Ben Kinney inline 2Kinney said the system was devised internally and he didn’t plan to make it available to other companies, but when he saw how much it helped his business, he thought that other companies could benefit as well.

“I think there are two problems in real estate,” Kinney said. “One, people hire agents who are part-time who don’t actually do the things that they say they do. Or two, the agents are doing all the stuff they need to get done, but they just aren’t communicating that to the consumer.

“And I think we either communicate what we do or we’ll be forced to reduce the fees that we charge. And I’d rather warrant the fees that we charge and provide great service than reduce it.”

Blossor, on the other hand, is the tool that Kinney is even more excited about. “Blossor is my idea on what the future could be if we could create a national portal like Zillow, Trulia or Redfin that would make consumers happy and also make real estate agents happy,” Kinney said. “And I know that’s a bold statement to make because everyone has such strong opinions on portals, etc. But I believe we’ve figured out the answer.”

Kinney says that portals like Zillow and Trulia aren’t “consumer friendly” because those sites sell consumers’ information to agents. “The consumer doesn’t realize that they’re getting all these calls and texts from agents because these sites just sold them out,” Kinney said. “We wanted to create a consumer-friendly real estate experience. Their information will never be given to agents.”

But what sets Blossor apart is not just the way the site is structured from an agent/client perspective. The site also features what Kinney calls, “the best natural-language search in real estate.”

Kinney says they loaded “the entire English language dictionary” into the search matrix. “So you enter Seattle, over $1 mil (because I understand abbreviations), with a pool and it will pull up all the houses in Seattle with a pool that are listed for over $1 million. You could search for a Seattle home with a view of the Space Needle. Nobody has ever done that, by the way,” he said.

If a user wants to search for homes with white kitchen cabinets, Blossor will show the user all the homes in their desired area with white kitchen cabinets.

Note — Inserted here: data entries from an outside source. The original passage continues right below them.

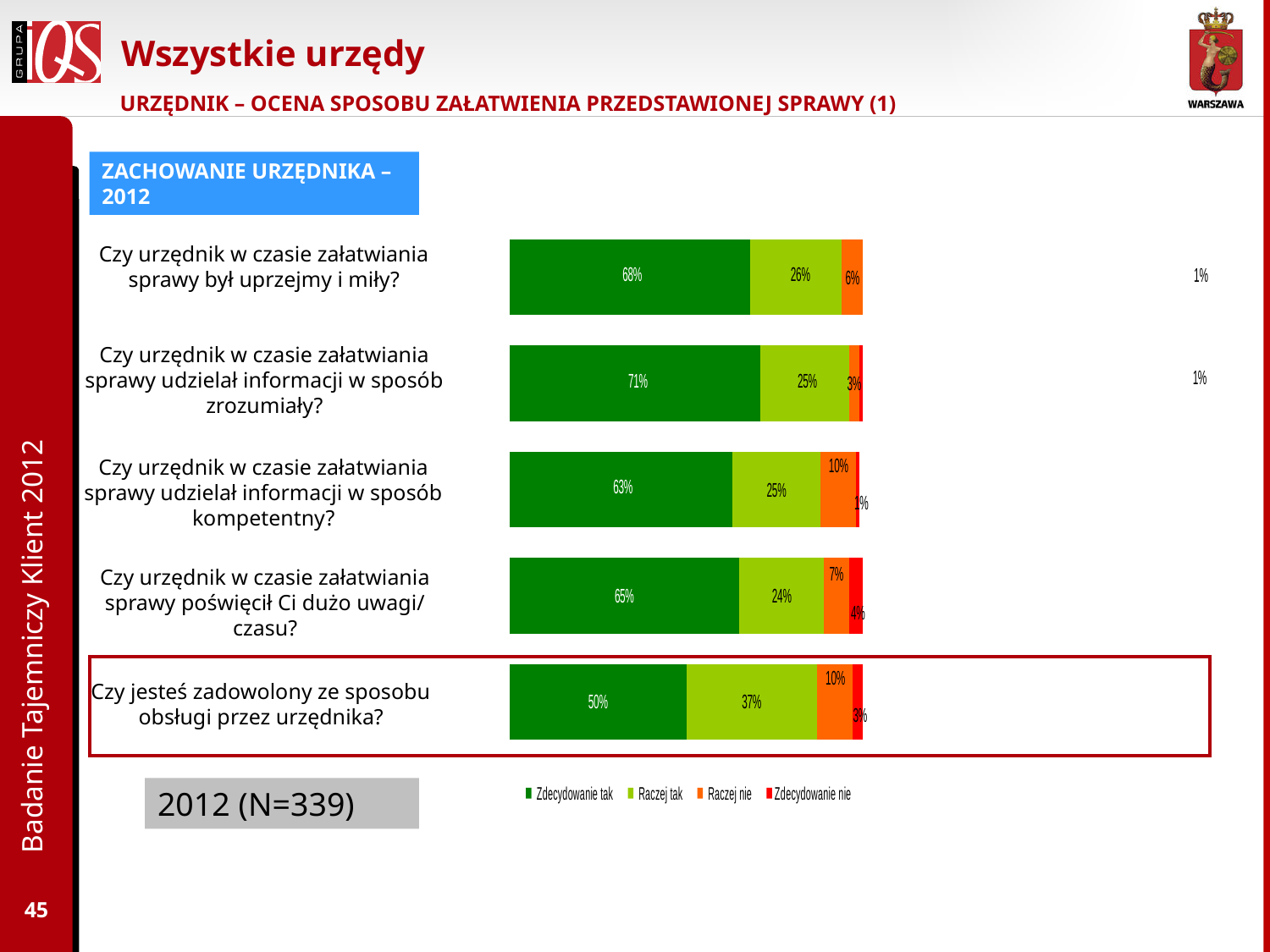
How many series does the legend list? 4 What is the difference between the 'Zdecydowanie tak' values for 'udzielał informacji w sposób zrozumiały?' and 'był uprzejmy i miły?'? 3% What is the 'Raczej nie' value for 'Czy urzędnik w czasie załatwiania sprawy udzielał informacji w sposób kompetentny?'? 10% How many questions (categories) are plotted in the chart? 5 What kind of chart is shown on the slide? stacked bar chart What is the sample size shown on the slide for 2012? N=339 What is the 'Zdecydowanie nie' value for 'Czy urzędnik w czasie załatwiania sprawy poświęcił Ci dużo uwagi/czasu?'? 4% What is the 'Raczej tak' value for 'Czy jesteś zadowolony ze sposobu obsługi przez urzędnika?'? 37% Which is larger: the 'Raczej tak' value for 'był uprzejmy i miły?' or for 'poświęcił Ci dużo uwagi/czasu?'? był uprzejmy i miły? (26%) Which question has the lowest 'Zdecydowanie tak' share? Czy jesteś zadowolony ze sposobu obsługi przez urzędnika? What is the 'Zdecydowanie tak' value for 'Czy urzędnik w czasie załatwiania sprawy był uprzejmy i miły?'? 68% Which question has the highest 'Zdecydowanie tak' share? Czy urzędnik w czasie załatwiania sprawy udzielał informacji w sposób zrozumiały?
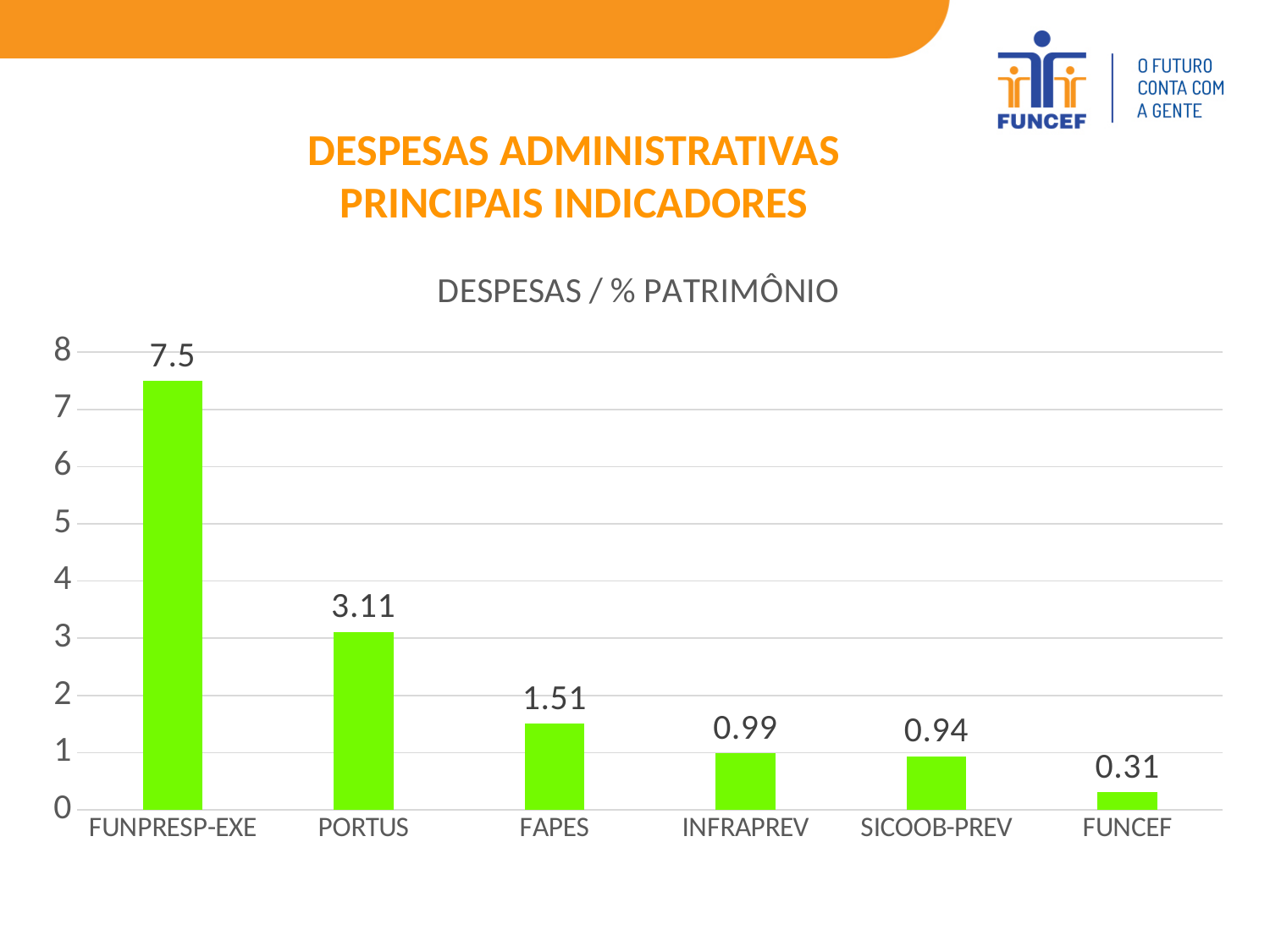
What kind of chart is shown on the slide? bar chart What is the title of the chart? DESPESAS / % PATRIMÔNIO How many categories are shown in the chart? 6 Which is larger, the value for FAPES or the value for INFRAPREV? FAPES Which category has the lowest value? FUNCEF What is the value for FUNPRESP-EXE? 7.5 What is the value for FUNCEF? 0.31 Which category has the highest value? FUNPRESP-EXE Is the value for PORTUS greater or less than 3? greater What is the value for PORTUS? 3.11 What is the value for FAPES? 1.51 What is the difference between the values for FUNPRESP-EXE and PORTUS? 4.39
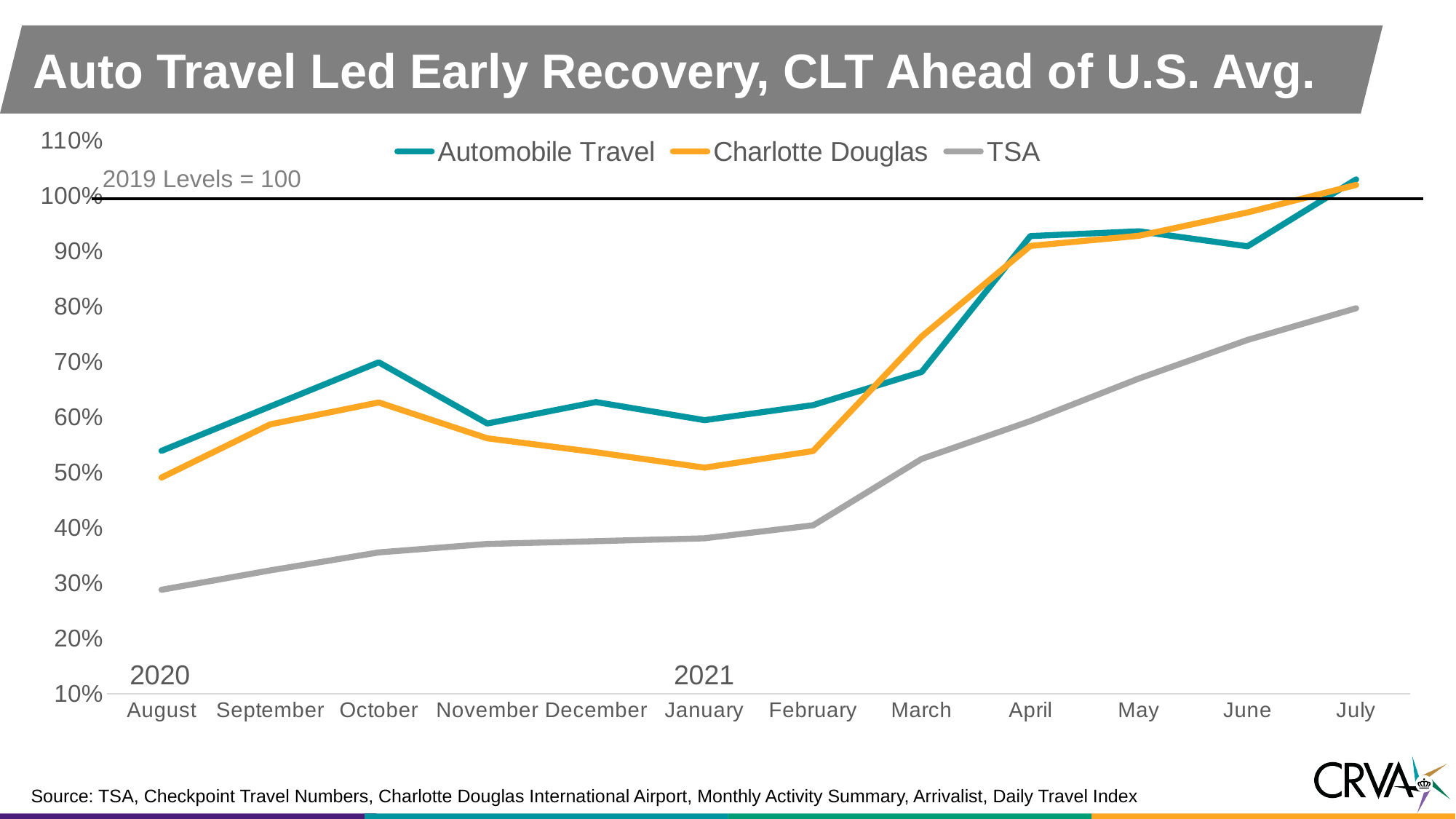
How many series does the legend list? 3 How many months are plotted along the x axis? 12 Does the TSA series generally rise or fall from August to July? Rise In which month is the Automobile Travel series at its highest? July Is the value for Charlotte Douglas in July greater or less than 100%? greater In October, which series has the higher value: Automobile Travel or TSA? Automobile Travel Is the value for Charlotte Douglas in November greater or less than 60%? less Is the value for TSA in December greater or less than 40%? less What kind of chart is shown on the slide? Line chart In which month is the TSA series at its lowest? August In January, which series has the higher value: Automobile Travel or Charlotte Douglas? Automobile Travel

The information for each listing can be entered by the listing agent, but also by the site’s users.

“We want to make this fun,” Kinney said. “We want people to come back. So we allow everyone to be able to earn Blossor Bucks. I earn a dollar for telling Blossor what’s in the photo. I earn a buck for typing in a new sentence, for favoriting a property, for calculating a mortgage, for doing any of those things that I would want to do, I earn a dollar for it.”

Blossor Bucks can be used in the Blossor store, also on the site. “They can take $1,000 Blossor Bucks and get $1,000 off their loan,” Kinney said. “They can take $200 Blossor Bucks and get a free month of cable. These companies are already paying hundreds of dollars to acquire customers. We’ve become a very pleasant conduit between consumers and vendors.”

Kinney says that he and his business partners have invested nearly $2 million in the two sites, with nearly $1.5 million invested just in Blossor. “It really has our heart and soul in it,” he said.

These days Kinney lives by a strict code dictated by a list of six goals that guide every decision in his life. Every time he looks at his phone he sees this:

  1. Never do anything that I don’t enjoy
  2. Have a business that allows me to walk away and not be involved every day, because if you are involved every day, it’s a job
  3. Have a certain amount of reserves so that I can protect myself, my family and everybody else I know when things get bad
  4. Get married but only once
  5. Help 10 people become millionaires
  6. Create something I’ll be remembered for

He’s been consulting his list for about three years.

“All the things I’m working on are all posed around making those things work. When it comes up every time you look at your phone, it’s easy to decide if I should do something or not.”

Kinney uses the list to forge his own path, not just the one less traveled, but one of his own making.